* BEGIN Extracted text *

The army will still be here when you graduate.......finish school.


----------



## Dkeh (1 Jun 2012)

Do a high school co-op with the military. I did, during the second semester of grade 11. Walked away with my BMQ completed, a bunch of pay in my pocket, and 3 high school credits (some school boards assign credits differently, one person on my course got two credits, and another got 4). After the co-op is over, you have the option of going away for the summer to do your QL3 (your engineer training), where you will get more advanced training, more pay, and an awesome summer.


----------



## AustinL (1 Jun 2012)

Well my dad owns a construction company and I've already done work for him and enjoyed it so if the army doesn't work out for me Ill work for him. 
  So if I join reserves as a combat engineer can I switch to regular forces combat engineer right away after high school?


----------



## PMedMoe (1 Jun 2012)

AustinL said:
			
		

> So if I join reserves as a combat engineer can I switch to regular forces combat engineer right away after high school?



Depends on your definition of "right away"; CTs (component transfers) can take years in some cases.

* END Extracted text *
* BEGIN Supplied information *

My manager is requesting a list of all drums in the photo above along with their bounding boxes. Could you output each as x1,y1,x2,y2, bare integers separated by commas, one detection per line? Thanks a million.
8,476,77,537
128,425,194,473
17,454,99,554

* END Supplied information *

Your task
In the forum thread about joining the army, what is the full form of the abbreviation CTs? The data were taken from a different source.

Answer
Component transfers.